The process of exploiting the mapping for additional purposes, however, can allow the introduction of flaws into your encoding semantics. Remember, each string has a single meaning in a code; here, we are beginning to use codes for more than one meaning, namely routing and identification. If you change the business environment, then you will suddenly have a recipe for disaster. For example, the original numbering plan embeds a geographical hierarchy associated with the location of the physical network, and it assumes the use of a network that links telephones connected physically by wires. Therefore, a telephone number with a 212 area code is expected to be attached to a phone jack in New York City.
Now consider the introduction of the mobile phone. While we use the same numbering plan to assign telephone numbers for the process of establishing a connection, the mobile phone is no longer physically tied to a location. Because of this, the assumed embedded geographical hierarchy is no longer true. This becomes problematic when the potential impact of making that assumption is significant. An example of this would be if someone visiting Los Angeles with a New York City mobile phone called 911. If the 911 system routes calls to the police station based on the area code, then the caller will be connected to an emergency response number approximately 3,000 miles away. Clearly, this is not likely to help him very much.
The assumption that could lead to this kind of problem is what I call “code overloading.” I suggested earlier that with a code, each particular code value maps to a single meaning. Code overloading happens when people ascribe additional meanings to codes already in use. In our telephone number example, the meaning of the area code involves message routing directives; the later assumption of geographic classification is how the code’s meaning is overloaded. Similarly, overloading is not a problem until the underlying business environment changes, and makes the assumptions false. Unfortunately, this happens more frequently than one might expect and the underlying businesses rules may eventually, subtly change. And these impacts appear long after the original overloading.
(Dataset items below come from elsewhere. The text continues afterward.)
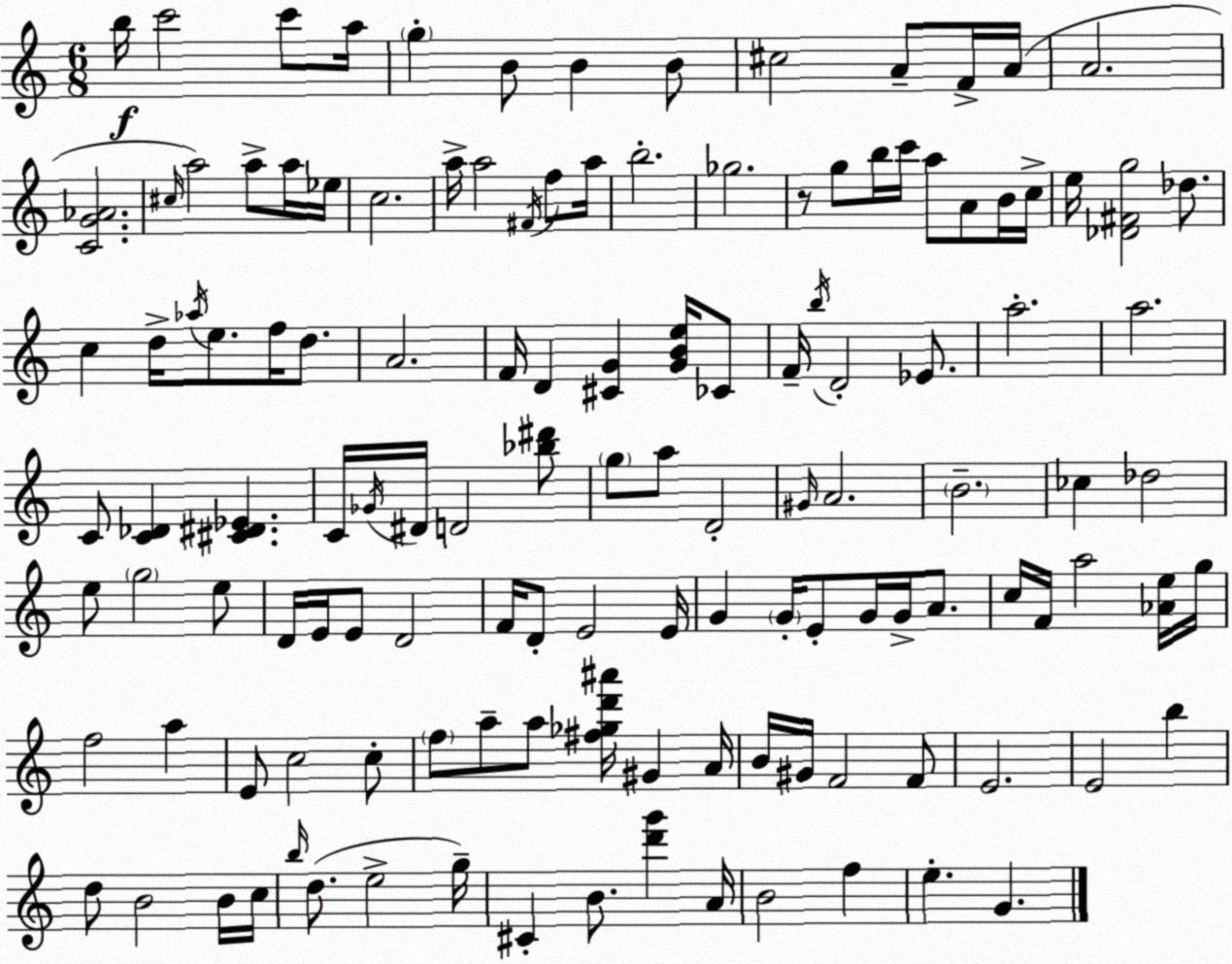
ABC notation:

X:1
T:Untitled
M:6/8
L:1/4
K:Am
b/4 c'2 c'/2 a/4 g B/2 B B/2 ^c2 A/2 F/4 A/4 A2 [CG_A]2 ^c/4 a2 a/2 a/4 _e/4 c2 a/4 a2 ^F/4 f/2 a/4 b2 _g2 z/2 g/2 b/4 c'/4 a/2 A/2 B/4 c/4 e/4 [_D^Fg]2 _d/2 c d/4 _a/4 e/2 f/4 d/2 A2 F/4 D [^CG] [GBe]/4 _C/2 F/4 b/4 D2 _E/2 a2 a2 C/2 [C_D] [^C^D_E] C/4 _G/4 ^D/4 D2 [_b^d']/2 g/2 a/2 D2 ^G/4 A2 B2 _c _d2 e/2 g2 e/2 D/4 E/4 E/2 D2 F/4 D/2 E2 E/4 G G/4 E/2 G/4 G/4 A/2 c/4 F/4 a2 [_Ae]/4 g/4 f2 a E/2 c2 c/2 f/2 a/2 a/2 [^f_gd'^a']/4 ^G A/4 B/4 ^G/4 F2 F/2 E2 E2 b d/2 B2 B/4 c/4 b/4 d/2 e2 g/4 ^C B/2 [d'g'] A/4 B2 f e G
This is somewhat of a conundrum. The longer the overloading problem lies unnoticed, the more penetrating (and insidious) it will become. Sooner or later, it will get to the point where attempting to remediate the situation is just as intractable as ignoring it. As a routine part of data standardization and master data management, data analysis will reveal the existence of code overloading. But how do you deal with code overloading when it becomes a problem?
One practice we have used in our consulting engagements is a two-pronged approach. The first step is to clarify the situation through a review and documentation of all the meanings assigned to the code set, and evaluate the different remediation approaches and their corresponding impacts on production systems. We have typically seen a range of solutions here. Solutions are usually implemented in two ways. One side works to address the most acute needs with the smallest impact. However, they do not fully solve the problems. In contrast, the other side works to address better overall solutions. But these are more painful to implement and deploy. Our approach, though, is much more effective. We use the low-impact solution that catalyzes the long-term thoughtfulness required for better, more strategic solutions.